[[ EXTRACTED TEXT, beginning ]]

Getting information of a failed job
Get details about the cluster, in case you know the CLUSTER_UUID (this can be obtained from logs, or from UI e.g).
s9s cluster --list | grep CLUSTER_UUID
List all the failed jobs of a cluster NNN. You get NNN from the s9s cluster --list
above.
s9s job --list --cluster-id=NNN |grep FAILED
If you dont know the cluster id, run:
s9s job --list |grep FAILED
Locate the failed job you are interested in, and obtain the jobid (first column in the output).
s9s job --job-id=MMM --log
Additionally, an error report is needed in many cases as it contains detailed information about datastores. See Creating an Error Report;
Common Issues
Monitoring is being setup/Charts/Dashboards are not loading up.
Launch the install agents job again on the controller:
s9s cluster --list --long | grep CLUSTER_UUID
# take the cluster id , NNN
s9s cluster --deploy-agents --cluster-id=NNN --log
Then check if it solved the issue. If not, contact the CCX Team.
How do I determine what SSH credentials to use for connecting to the datastore's VM?

[[ EXTRACTED TEXT, end ]]
[[ MATERIAL SUPPLIED, beginning ]]

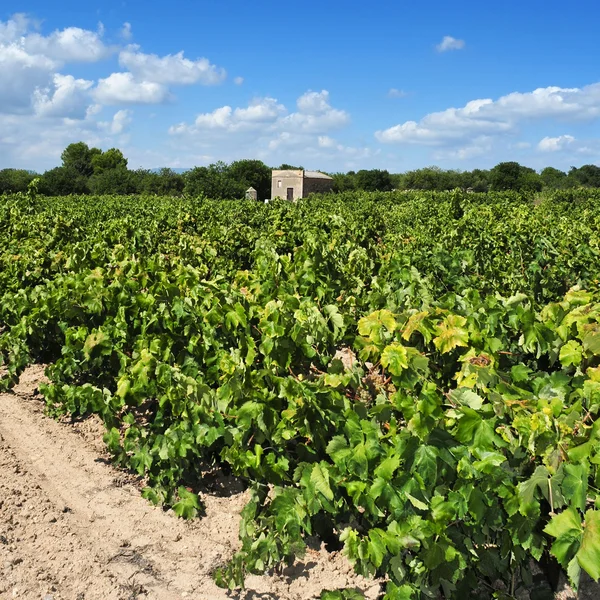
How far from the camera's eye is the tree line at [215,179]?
189 ft

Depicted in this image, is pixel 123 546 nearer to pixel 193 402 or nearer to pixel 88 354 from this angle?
pixel 193 402

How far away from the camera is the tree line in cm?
5772

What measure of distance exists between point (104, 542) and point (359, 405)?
197 centimetres

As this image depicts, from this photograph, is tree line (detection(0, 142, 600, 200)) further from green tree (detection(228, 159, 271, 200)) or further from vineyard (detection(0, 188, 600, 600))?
vineyard (detection(0, 188, 600, 600))

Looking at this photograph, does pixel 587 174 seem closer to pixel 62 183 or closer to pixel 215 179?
pixel 215 179

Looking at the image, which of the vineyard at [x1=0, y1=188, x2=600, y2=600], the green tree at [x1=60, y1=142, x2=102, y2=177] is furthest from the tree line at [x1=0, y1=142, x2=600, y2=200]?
the vineyard at [x1=0, y1=188, x2=600, y2=600]

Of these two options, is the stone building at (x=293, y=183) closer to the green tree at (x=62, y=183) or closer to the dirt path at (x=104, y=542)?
the green tree at (x=62, y=183)

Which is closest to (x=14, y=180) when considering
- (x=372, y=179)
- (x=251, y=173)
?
(x=251, y=173)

[[ MATERIAL SUPPLIED, end ]]

TASK STATEMENT: Repeat the troubleshooting guide from "s9s job --job-id=MMM" to "not loading up.", word for word. These items have no connection to the troubleshooting guide.

ANSWER SPACE:
s9s job --job-id=MMM --log
Additionally, an error report is needed in many cases as it contains detailed information about datastores. See Creating an Error Report;
Common Issues
Monitoring is being setup/Charts/Dashboards are not loading up.